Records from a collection
________

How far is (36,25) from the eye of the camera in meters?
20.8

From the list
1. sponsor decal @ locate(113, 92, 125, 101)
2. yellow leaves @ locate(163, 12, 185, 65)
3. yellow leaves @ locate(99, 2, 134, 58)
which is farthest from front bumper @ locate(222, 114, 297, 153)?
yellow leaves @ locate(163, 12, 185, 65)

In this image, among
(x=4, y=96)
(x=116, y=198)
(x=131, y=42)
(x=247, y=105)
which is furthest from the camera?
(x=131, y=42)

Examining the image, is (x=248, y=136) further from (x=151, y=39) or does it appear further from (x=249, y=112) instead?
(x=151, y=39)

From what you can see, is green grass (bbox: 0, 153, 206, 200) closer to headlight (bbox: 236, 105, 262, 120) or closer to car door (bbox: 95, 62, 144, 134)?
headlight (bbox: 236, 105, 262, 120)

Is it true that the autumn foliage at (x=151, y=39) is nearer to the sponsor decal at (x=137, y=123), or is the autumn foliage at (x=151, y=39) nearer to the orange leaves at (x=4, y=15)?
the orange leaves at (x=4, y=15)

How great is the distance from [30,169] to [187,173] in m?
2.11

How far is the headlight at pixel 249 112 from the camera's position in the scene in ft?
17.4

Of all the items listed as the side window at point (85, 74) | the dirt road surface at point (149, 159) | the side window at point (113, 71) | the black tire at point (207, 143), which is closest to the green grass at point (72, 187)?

________

### Directions for this task
Extract the data exactly as given.

### Result of this exercise
How far is (36,25) from the eye of the camera in meters?
20.8

From the list
1. sponsor decal @ locate(113, 92, 125, 101)
2. yellow leaves @ locate(163, 12, 185, 65)
3. yellow leaves @ locate(99, 2, 134, 58)
which is farthest from front bumper @ locate(222, 114, 297, 153)?
yellow leaves @ locate(163, 12, 185, 65)

In this image, among
(x=4, y=96)
(x=116, y=198)
(x=131, y=42)
(x=247, y=105)
which is furthest from the camera?
(x=131, y=42)

Examining the image, is (x=248, y=136) further from (x=151, y=39) or does it appear further from (x=249, y=112) instead?
(x=151, y=39)

From what you can see, is green grass (bbox: 0, 153, 206, 200) closer to headlight (bbox: 236, 105, 262, 120) or closer to car door (bbox: 95, 62, 144, 134)?
headlight (bbox: 236, 105, 262, 120)

Is it true that the autumn foliage at (x=151, y=39) is nearer to the sponsor decal at (x=137, y=123), or is the autumn foliage at (x=151, y=39) nearer to the orange leaves at (x=4, y=15)?
the orange leaves at (x=4, y=15)

How great is the distance from [30,169] to [187,173] in m?
2.11

How far is the headlight at pixel 249 112 from the camera's position in the scene in ft?
17.4

Of all the items listed as the side window at point (85, 74) | the dirt road surface at point (149, 159) | the side window at point (113, 71) | the black tire at point (207, 143), which is closest to the green grass at point (72, 187)?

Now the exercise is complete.